[PATCH 0/4] writeback: tracing and wbc->nr_to_write fixes

Previous thread: [PATCH 4/4] xfs: remove nr_to_write writeback windup. by Dave Chinner on Monday, April 19, 2010 - 7:41 pm. (3 messages)

Next thread: [BUGFIX] [PATCH v2] x86: update all PGDs for direct mapping changes on 64bit. by Haicheng Li on Monday, April 19, 2010 - 8:28 pm. (3 messages)
From: Dave Chinner
Date: Monday, April 19, 2010 - 7:41 pm

This series contains the initial writeback tracing patches from
Jens, as well as the extensions I added to provide visibility into
writeback control structures as the are used by the writeback code.
The visibility given is sufficient to understand what is happening
in the writeback path - what path is writing data, what path is
blocking on congestion, etc, and to determine the differences in
behaviour for different sync modes and calling contexts. This
tracing really needs to be integrated into mainline so that anyone
can improve the tracing as they use it to track down problems
in our convoluted writeback paths.

The remaining patches are fixes to problems that the new tracing
highlighted.

--

From: Dave Chinner
Date: Monday, April 19, 2010 - 7:41 pm

From: Dave Chinner <dchinner@redhat.com>

Tracing high level background writeback events is good, but it doesn't
give the entire picture. Add IO dispatched by foreground throttling to the
writeback events.

Signed-off-by: Dave Chinner <dchinner@redhat.com>
---
 fs/fs-writeback.c                |    5 ++
 include/trace/events/writeback.h |   77 ++++++++++++++++++++++++++++++++++++++
 mm/page-writeback.c              |    4 ++
 3 files changed, 86 insertions(+), 0 deletions(-)

▶ [Work task 1] Please quote the writeback patch thread word for word, from "[PATCH 0/4] writeback: tracing" to "8:28 pm. (3 messages)".
▶ [Work task 2] According to the writeback patch thread, what kind of IO does the second message add to the writeback events?
▶ [Work task 3] Name every file that the diffstat in the writeback patch thread lists as changed.

▶ [Provided data]

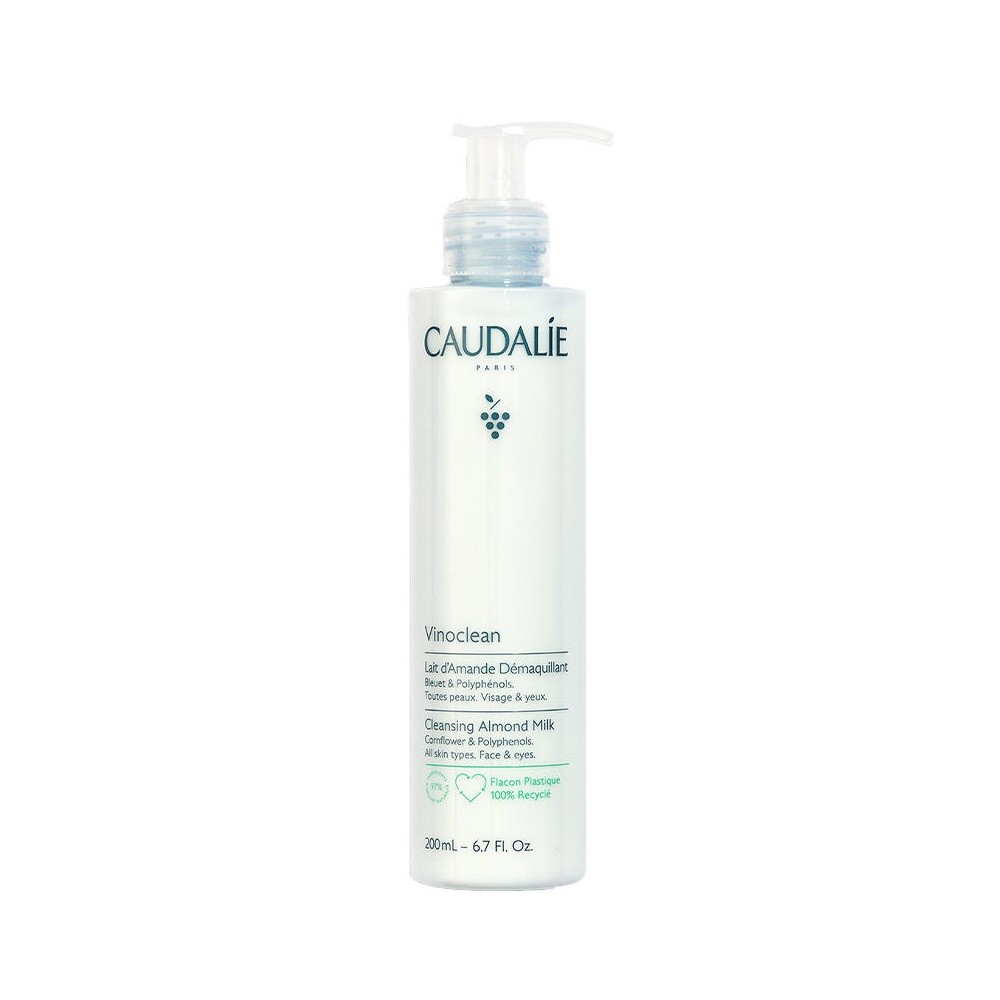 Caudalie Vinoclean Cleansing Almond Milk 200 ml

▶ [Answer space 1]
[PATCH 0/4] writeback: tracing and wbc->nr_to_write fixes

Previous thread: [PATCH 4/4] xfs: remove nr_to_write writeback windup. by Dave Chinner on Monday, April 19, 2010 - 7:41 pm. (3 messages)

Next thread: [BUGFIX] [PATCH v2] x86: update all PGDs for direct mapping changes on 64bit. by Haicheng Li on Monday, April 19, 2010 - 8:28 pm. (3 messages)

▶ [Answer space 2] IO dispatched by foreground throttling.

▶ [Answer space 3]
fs/fs-writeback.c
include/trace/events/writeback.h
mm/page-writeback.c